Geschrieben am 14-12-2011

Berlin (ots) - Achtung, Lebensgefahr! Wer es noch immer nicht
wahrhaben wollte, dem muss spätestens nach dem überraschenden
Rücktritt des Generalsekretärs der Liberalen klar sein: Die FDP, die
Partei Thomas Dehlers und Hans-Dietrich Genschers, kämpft um ihre
Existenz. Die Boygroup Philipp Rösler (Parteivorsitz), Christian
Lindner (bis gestern Parteimanagement) und Daniel Bahr
(Kabinettsmitglied) haben der FDP kein neues Leben einhauchen können.
Das Siechtum der Partei will nicht enden: Nach dem Scheintriumph in
der Bundestagswahl 2009 folgte bei den Landtagswahlen ein
Schwächeanfall nach dem anderen; zu den großen Themen unserer Tage,
wie der Energiewende, schwieg sie weitgehend. Oder ihr fiel, wie in
der Euro-Krise, nicht viel mehr ein als der per Mitgliederbefragung
ausgetragene interne Streit über Sinn oder Unsinn des
Rettungsschirms. Keine zündende Idee, kein eigenes Thema, das eine
Debatte angestoßen und den Liberalismus in diesem Lande belebt hätte.
Da wundert es nicht, dass alle Umfragen die FDP seit Monaten unter
die Rettungsmarke von fünf Prozent drücken. Mit Christian Lindner hat
jetzt der Erste aus dem Führungstrio der Dreißigjährigen die
Konsequenz gezogen. Das zumindest ehrt ihn. Befreit aber auch ihn
nicht von der Kritik, für den Absturz der Partei zumindest
mitverantwortlich zu sein. Wie es am Ende auch immer um das
Verhältnis zwischen ihm und Parteichef Rösler gestanden hat - als
Generalsekretär hat er für Mobilisierung, Themensetzung und damit für
Programmatik und Dynamik innerhalb der eigenen Reihen zu sorgen.
Damit ist Lindner gründlich gescheitert. Zuletzt ablesbar an der
Euro-Mitgliederbefragung. Sie hätte zu einer beispielhaften
Diskussionskultur unter Liberalen hochstilisiert werden können.

Aufgeführte Daten

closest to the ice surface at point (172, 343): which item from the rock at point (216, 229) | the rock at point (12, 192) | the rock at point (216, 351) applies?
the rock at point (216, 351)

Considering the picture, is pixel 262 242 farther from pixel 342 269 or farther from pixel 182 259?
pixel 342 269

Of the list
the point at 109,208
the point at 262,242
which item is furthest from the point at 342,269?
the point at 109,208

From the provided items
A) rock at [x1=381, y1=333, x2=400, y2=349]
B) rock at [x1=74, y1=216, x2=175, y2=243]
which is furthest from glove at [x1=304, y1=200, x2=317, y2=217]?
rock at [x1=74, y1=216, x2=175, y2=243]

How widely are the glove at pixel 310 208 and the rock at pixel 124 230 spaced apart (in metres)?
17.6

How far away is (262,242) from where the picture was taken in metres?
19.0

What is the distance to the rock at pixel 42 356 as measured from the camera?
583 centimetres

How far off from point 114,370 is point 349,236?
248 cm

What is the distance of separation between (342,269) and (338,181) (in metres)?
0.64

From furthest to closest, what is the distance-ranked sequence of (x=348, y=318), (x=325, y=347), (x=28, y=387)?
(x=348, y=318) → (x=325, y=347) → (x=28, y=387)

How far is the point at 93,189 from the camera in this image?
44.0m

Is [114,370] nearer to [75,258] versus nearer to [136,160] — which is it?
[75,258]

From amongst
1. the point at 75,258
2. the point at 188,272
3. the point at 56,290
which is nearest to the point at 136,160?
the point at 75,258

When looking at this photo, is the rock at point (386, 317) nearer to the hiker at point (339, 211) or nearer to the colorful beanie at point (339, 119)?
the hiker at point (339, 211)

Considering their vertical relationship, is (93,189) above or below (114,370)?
--
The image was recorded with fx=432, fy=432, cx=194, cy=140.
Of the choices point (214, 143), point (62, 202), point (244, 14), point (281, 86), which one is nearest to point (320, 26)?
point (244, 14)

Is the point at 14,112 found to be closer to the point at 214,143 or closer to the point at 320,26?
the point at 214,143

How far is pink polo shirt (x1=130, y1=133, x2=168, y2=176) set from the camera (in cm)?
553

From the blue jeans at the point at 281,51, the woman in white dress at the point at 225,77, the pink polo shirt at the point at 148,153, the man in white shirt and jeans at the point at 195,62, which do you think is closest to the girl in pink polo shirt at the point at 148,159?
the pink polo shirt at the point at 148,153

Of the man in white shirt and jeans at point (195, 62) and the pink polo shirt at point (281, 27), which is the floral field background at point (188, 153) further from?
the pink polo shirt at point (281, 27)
==
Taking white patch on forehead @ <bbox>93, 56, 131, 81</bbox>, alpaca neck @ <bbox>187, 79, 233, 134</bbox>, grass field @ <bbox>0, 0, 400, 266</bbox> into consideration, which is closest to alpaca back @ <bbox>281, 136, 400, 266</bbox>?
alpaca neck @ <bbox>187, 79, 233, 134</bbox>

Aufgaben und Übungen
1. Welche drei Politiker zählt der Kommentar zur FDP zur „Boygroup“?
2. Schreiben Sie den Kommentar zur FDP im Anschluss an seinen letzten Satz weiter.
Die Daten sind eigenständiges Material und gehören nicht zum Kommentar zur FDP.

Antworten
1. Philipp Rösler, Christian Lindner und Daniel Bahr.

2.
Stattdessen voreilige Siegesfanfaren von Rösler und Lindner, die
echten Liberalen wie Hohngesänge in den Ohren klingen mussten. Wer
putscht, wie Rösler, Lindner und Bahr vor knapp einem Jahr, der darf
das nicht halbherzig tun. Die drei hätten den Mut haben müssen, Guido
Westerwelle, Urquell des steilsten Absturzes einer Partei in der
Bundesrepublik, politisch zu entsorgen. Das wäre die Chance zu einem
wirklichen Neuanfang gewesen, der Ausweis, aus einer Fehlentwicklung
gelernt zu haben, und die Hoffnung, Glaubwürdigkeit zurückzugewinnen.
Was Christian Lindner gerade noch gelungen ist, sich halbwegs
respektabel vorerst aus der ersten Reihe zu verabschieden, wird
Philipp Rösler kaum noch gelingen. Wie sein Vorgänger Westerwelle vor
einem Jahr ist jetzt er zum Vorsitzenden der Hoffnungslosigkeit
geworden. Nur noch radikale Entscheidungen können der
lebensbedrohlich erkrankten FDP über das Wahljahr 2013 helfen. Dabei
darf auch die Person des völlig überforderten Parteichefs nicht
länger tabu sein. Aber woher neues Führungspersonal nehmen? Wenn
selbst schon über Rainer Brüderle, lange als weinseliger Pfälzer
belächelt, als potenziellen Nachfolger Röslers gesprochen wird,
bekräftigt das den auch für die CDU besorgniserregenden Zustand der
Regierungspartei FDP. Armer Hans-Dietrich Genscher...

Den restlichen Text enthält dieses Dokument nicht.